___ Document text ___
Opinion
C071682
01-20-2017
THE PEOPLE, Plaintiff and Respondent, v. DEYJWONN HIGHTOWER, Defendant and Appellant.
NOT TO BE PUBLISHED California Rules of Court, rule 8.1115(a), prohibits courts and parties from citing or relying on opinions not certified for publication or ordered published, except as specified by rule 8.1115(b). This opinion has not been certified for publication or ordered published for purposes of rule 8.1115. (Super. Ct. No. 09F03130)
Following our original opinion in this case, the California Supreme Court transferred the matter to us with directions to vacate our decision and to reconsider the cause in light of People v. Fuentes (2016) 1 Cal.5th 218 (Fuentes). We have reviewed the supplemental letter briefs from the parties.
A jury convicted defendant Deyjwonn Hightower of shooting at an inhabited dwelling house, and found that he committed the crime for the benefit of a criminal street gang. Applying Penal Code section 186.22, subdivision (b)(4), the trial court sentenced defendant to 15 years to life in prison.
___
Stated problem A: Copy the listing below, substituting "above or below" with "higher or lower" wherever it occurs and leaving everything else unchanged.
___ Provided entries ___
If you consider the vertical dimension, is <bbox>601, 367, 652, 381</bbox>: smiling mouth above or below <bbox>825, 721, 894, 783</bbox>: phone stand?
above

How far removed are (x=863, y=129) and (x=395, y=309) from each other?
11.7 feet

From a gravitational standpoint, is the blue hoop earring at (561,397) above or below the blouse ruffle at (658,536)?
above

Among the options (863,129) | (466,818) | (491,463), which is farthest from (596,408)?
___
Stated problem B: For each statement, say whether the court opinion supports it, and quote the words that decide it. (i) The California Supreme Court sent the case back with directions to reconsider it in light of People v. Fuentes. (ii) The jury convicted the defendant of shooting at an occupied vehicle. (iii) The trial court sentenced the defendant to 25 years to life in prison.

Exercise solution A:
If you consider the vertical dimension, is <bbox>601, 367, 652, 381</bbox>: smiling mouth higher or lower <bbox>825, 721, 894, 783</bbox>: phone stand?
above

How far removed are (x=863, y=129) and (x=395, y=309) from each other?
11.7 feet

From a gravitational standpoint, is the blue hoop earring at (561,397) higher or lower the blouse ruffle at (658,536)?
above

Among the options (863,129) | (466,818) | (491,463), which is farthest from (596,408)?

Exercise solution B:
(i) Yes: "the California Supreme Court transferred the matter to us with directions to vacate our decision and to reconsider the cause in light of People v. Fuentes (2016) 1 Cal.5th 218 (Fuentes)"
(ii) No: "A jury convicted defendant Deyjwonn Hightower of shooting at an inhabited dwelling house"
(iii) No: "the trial court sentenced defendant to 15 years to life in prison"